El problema es que, con el tiempo, el equipo aprende a esperar instrucciones y el dueño se convierte en el centro de todas las decisiones.
¿Por qué
pasa esto?
Generalmente no pasa por falta de capacidad. Pasa porque no hay procesos, roles, criterios de decisión o indicadores suficientemente claros.
Señales de que eres
el cuello de botella
- Te consultan decisiones que podrían resolverse con criterio definido.
- Cuando no estás, la operación se detiene o se desordena.
- Has dicho: es más fácil hacerlo yo que explicarlo.

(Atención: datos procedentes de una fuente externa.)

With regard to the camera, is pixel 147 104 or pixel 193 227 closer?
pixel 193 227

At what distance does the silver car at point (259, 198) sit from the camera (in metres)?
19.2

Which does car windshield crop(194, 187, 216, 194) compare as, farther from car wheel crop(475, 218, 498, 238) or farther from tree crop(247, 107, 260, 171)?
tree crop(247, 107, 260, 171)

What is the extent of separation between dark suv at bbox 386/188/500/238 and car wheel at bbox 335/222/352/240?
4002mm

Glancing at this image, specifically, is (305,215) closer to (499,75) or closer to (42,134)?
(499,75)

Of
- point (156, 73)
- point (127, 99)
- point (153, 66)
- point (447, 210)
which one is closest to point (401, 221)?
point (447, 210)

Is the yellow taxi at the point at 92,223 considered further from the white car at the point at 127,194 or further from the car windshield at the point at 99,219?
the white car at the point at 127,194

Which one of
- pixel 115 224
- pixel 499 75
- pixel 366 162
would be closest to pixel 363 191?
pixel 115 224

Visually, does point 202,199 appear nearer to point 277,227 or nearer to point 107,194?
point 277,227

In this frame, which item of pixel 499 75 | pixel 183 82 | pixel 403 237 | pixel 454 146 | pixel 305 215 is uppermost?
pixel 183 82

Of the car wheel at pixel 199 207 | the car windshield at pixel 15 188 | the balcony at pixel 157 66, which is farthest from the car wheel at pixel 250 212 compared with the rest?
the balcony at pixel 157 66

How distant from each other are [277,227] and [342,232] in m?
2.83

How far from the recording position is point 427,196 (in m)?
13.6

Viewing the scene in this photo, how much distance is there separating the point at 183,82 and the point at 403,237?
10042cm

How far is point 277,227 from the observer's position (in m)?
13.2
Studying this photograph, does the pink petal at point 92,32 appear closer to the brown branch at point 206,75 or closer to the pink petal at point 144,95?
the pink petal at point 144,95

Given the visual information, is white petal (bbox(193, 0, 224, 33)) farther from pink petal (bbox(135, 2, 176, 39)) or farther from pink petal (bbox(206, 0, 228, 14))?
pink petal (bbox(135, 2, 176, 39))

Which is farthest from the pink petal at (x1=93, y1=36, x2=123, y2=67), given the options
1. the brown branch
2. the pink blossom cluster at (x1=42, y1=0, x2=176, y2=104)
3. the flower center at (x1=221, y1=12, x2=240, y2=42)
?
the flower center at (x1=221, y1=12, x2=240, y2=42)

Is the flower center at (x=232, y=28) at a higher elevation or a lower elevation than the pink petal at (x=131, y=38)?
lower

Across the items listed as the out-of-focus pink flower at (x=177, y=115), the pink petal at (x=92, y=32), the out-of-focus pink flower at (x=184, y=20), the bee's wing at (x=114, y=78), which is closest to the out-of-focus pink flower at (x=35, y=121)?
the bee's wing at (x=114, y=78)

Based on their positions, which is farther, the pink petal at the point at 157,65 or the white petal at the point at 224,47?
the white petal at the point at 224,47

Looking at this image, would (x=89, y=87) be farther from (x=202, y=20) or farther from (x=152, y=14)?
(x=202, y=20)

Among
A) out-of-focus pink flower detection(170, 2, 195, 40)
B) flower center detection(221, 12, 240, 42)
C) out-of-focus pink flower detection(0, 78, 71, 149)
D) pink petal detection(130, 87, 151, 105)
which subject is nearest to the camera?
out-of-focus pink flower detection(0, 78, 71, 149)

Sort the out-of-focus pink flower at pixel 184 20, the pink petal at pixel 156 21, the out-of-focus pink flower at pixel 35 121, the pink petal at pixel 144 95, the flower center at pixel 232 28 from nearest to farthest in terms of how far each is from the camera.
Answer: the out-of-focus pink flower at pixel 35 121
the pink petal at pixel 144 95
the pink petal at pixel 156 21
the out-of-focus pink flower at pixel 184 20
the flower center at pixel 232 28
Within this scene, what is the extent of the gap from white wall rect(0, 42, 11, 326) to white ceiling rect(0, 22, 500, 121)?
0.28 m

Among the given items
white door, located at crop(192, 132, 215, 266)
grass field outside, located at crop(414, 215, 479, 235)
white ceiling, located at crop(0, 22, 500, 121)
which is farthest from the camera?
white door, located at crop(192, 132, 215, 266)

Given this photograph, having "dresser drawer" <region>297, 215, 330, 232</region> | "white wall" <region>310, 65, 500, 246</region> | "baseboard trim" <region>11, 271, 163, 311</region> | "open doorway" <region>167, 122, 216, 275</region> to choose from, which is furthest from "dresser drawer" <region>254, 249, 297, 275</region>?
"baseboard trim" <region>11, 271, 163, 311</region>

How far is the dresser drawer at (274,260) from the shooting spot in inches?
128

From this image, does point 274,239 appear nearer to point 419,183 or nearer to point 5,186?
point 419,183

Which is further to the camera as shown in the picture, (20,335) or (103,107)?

- No puedes soltar tareas porque no confías en cómo se van a ejecutar.
El costo real
La dependencia afecta más que la agenda del dueño. También limita el crecimiento, retrasa decisiones, debilita mandos medios y reduce la capacidad de respuesta de la empresa.
Cómo empezar
a cambiarlo
Documenta antes de delegar
Antes de pedir resultados, deja claro cómo se ejecuta la tarea, qué criterios importan y cuál es el resultado esperado.
Define niveles de decisión
No todo debe consultarse. Establece qué puede resolver cada rol, qué debe escalarse y qué requiere autorización.
Mide resultados, no presencia
Delegar no significa desentenderse. Significa revisar indicadores, avances y cumplimiento con una frecuencia clara.
El objetivo final
Una empresa bien liderada no es la que depende de una persona extraordinaria. Es la que construye equipos capaces de ejecutar con claridad.